What you have to do: Copy the listing below verbatim, starting at the line containing "How distant are" and continuing through the end of the listing.

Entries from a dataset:
• • • • •

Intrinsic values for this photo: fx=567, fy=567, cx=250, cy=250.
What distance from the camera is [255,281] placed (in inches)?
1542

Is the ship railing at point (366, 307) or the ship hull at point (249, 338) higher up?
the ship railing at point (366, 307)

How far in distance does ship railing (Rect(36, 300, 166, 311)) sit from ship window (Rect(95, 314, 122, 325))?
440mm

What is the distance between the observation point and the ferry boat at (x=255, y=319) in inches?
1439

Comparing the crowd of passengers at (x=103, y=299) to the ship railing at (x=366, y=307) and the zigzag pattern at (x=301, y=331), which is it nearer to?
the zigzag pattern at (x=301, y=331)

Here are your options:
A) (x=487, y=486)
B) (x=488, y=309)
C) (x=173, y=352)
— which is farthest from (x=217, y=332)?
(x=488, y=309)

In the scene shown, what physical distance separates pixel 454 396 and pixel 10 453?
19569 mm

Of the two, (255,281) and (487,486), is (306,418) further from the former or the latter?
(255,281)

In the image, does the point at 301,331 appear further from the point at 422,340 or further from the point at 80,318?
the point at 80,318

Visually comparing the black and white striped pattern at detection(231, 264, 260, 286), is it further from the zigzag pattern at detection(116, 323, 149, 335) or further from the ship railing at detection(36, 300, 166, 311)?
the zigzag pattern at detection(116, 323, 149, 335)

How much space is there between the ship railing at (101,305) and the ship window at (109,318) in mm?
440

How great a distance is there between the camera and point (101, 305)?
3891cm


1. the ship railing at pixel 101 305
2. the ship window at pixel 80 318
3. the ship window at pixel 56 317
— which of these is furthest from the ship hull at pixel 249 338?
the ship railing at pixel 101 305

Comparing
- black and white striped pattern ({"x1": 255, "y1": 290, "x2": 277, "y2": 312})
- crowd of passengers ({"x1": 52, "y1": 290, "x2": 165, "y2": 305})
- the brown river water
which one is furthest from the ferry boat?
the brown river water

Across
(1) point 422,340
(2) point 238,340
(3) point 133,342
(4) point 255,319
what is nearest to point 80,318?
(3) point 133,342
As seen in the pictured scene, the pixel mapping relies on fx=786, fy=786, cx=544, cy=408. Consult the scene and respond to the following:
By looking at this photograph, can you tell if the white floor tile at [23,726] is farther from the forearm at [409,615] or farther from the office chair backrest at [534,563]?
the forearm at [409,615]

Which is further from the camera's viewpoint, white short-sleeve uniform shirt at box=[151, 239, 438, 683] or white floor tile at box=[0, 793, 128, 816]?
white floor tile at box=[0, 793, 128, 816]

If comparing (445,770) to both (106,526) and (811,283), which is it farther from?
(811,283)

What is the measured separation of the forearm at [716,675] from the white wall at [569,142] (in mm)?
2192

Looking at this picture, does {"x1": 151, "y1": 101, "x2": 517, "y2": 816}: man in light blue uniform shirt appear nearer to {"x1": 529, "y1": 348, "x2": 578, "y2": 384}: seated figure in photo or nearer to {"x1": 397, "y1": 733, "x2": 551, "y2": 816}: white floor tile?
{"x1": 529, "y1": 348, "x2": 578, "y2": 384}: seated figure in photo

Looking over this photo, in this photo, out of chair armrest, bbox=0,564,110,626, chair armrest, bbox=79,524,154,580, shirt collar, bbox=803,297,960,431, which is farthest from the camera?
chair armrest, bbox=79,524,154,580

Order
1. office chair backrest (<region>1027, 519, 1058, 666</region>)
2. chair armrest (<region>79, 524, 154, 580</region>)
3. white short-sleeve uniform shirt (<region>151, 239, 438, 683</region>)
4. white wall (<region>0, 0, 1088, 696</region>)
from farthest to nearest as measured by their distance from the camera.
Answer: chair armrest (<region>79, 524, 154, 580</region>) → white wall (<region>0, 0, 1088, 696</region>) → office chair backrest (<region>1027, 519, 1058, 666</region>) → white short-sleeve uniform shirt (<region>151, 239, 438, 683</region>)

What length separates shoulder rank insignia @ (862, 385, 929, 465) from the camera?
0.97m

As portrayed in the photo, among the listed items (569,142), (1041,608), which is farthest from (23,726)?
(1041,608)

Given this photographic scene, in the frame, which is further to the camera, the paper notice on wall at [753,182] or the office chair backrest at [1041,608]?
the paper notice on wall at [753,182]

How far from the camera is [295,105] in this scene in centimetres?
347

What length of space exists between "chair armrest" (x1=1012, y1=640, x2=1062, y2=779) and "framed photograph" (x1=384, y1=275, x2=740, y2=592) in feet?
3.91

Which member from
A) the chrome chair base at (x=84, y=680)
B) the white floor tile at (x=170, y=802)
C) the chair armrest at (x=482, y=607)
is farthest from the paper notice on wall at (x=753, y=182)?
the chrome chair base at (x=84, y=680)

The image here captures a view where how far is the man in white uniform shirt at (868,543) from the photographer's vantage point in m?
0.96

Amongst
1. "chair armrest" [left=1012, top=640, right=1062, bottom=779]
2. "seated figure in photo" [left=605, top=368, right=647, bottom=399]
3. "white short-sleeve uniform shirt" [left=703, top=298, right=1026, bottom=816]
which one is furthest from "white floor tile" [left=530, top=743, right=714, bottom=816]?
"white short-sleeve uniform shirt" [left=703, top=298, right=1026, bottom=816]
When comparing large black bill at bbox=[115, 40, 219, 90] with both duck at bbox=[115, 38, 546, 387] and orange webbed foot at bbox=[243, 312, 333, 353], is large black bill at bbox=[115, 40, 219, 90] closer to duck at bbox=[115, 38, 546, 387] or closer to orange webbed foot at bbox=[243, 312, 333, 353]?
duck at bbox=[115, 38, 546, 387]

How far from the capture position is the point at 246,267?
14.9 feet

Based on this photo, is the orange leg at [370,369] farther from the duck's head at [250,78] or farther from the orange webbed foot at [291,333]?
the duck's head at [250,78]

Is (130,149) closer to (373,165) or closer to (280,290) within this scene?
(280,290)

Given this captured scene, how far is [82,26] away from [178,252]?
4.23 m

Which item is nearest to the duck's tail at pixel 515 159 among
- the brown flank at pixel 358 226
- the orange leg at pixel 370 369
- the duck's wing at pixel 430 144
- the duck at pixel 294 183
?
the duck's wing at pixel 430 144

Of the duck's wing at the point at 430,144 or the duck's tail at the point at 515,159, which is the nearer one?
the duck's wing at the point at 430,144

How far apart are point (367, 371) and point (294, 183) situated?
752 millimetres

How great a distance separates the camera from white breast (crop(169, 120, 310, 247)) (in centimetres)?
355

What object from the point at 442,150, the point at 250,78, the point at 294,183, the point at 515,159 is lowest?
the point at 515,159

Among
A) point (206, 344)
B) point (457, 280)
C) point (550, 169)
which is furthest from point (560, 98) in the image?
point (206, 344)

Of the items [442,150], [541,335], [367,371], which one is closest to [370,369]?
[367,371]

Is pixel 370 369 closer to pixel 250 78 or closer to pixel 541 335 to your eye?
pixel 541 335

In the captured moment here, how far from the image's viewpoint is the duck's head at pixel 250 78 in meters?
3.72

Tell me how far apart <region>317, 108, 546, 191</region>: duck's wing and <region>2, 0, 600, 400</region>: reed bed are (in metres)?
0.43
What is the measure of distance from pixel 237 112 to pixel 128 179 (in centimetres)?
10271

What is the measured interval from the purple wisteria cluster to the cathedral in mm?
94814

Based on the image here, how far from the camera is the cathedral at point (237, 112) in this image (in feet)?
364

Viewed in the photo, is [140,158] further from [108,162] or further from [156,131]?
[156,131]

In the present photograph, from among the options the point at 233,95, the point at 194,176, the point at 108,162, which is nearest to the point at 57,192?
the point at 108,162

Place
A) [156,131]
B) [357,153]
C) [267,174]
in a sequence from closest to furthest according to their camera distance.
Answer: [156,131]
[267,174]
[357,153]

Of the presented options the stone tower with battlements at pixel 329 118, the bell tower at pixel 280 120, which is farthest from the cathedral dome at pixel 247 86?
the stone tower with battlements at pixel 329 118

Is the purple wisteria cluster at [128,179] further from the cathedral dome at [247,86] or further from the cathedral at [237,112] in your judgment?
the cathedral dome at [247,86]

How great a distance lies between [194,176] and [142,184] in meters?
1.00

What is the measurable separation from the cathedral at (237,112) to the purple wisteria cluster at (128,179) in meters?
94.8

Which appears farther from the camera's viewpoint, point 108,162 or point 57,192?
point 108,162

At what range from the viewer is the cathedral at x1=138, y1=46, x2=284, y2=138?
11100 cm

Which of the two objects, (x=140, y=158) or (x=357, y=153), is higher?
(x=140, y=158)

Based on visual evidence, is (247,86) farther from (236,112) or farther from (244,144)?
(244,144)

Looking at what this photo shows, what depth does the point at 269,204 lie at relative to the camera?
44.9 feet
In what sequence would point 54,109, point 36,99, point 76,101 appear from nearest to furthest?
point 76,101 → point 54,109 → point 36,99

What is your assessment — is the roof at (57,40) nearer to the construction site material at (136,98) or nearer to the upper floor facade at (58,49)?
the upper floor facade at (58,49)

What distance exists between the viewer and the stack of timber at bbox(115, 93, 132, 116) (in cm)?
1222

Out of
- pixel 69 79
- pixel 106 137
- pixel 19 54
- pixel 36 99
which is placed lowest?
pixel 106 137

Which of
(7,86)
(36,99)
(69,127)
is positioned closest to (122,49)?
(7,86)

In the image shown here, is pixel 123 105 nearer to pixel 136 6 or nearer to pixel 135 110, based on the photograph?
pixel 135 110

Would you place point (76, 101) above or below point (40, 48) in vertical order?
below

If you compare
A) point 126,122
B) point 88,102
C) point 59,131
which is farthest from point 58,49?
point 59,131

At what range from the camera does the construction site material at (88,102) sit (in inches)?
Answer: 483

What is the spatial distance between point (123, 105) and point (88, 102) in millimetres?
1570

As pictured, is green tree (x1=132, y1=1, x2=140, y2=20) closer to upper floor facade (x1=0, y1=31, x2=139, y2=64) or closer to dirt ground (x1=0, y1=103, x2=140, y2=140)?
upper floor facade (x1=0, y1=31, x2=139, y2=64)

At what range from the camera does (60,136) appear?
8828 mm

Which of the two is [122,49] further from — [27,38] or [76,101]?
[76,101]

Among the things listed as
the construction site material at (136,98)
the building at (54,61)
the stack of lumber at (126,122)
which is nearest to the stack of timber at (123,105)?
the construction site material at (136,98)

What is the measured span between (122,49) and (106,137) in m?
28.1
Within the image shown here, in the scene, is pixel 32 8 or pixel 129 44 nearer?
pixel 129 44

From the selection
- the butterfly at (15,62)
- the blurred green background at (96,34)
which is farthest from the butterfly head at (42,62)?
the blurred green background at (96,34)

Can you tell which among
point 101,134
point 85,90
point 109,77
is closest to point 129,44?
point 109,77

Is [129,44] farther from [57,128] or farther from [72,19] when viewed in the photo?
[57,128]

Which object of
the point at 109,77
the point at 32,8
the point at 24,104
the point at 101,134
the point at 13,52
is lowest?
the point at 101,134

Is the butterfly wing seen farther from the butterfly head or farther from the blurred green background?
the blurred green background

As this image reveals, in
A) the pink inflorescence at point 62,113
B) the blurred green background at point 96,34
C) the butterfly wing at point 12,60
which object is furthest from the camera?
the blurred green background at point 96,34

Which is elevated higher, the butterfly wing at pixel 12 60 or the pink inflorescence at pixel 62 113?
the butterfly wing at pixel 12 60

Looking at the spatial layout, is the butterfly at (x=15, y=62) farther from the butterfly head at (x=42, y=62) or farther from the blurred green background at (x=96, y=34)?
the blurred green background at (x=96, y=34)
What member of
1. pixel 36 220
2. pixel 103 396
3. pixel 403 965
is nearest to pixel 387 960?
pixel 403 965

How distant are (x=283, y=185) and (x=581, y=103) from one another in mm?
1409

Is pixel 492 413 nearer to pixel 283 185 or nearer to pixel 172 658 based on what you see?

• • • • •

Task answer:
How distant are (x=283, y=185) and (x=581, y=103) from one another in mm?
1409

Is pixel 492 413 nearer to pixel 283 185 or nearer to pixel 172 658 based on what you see?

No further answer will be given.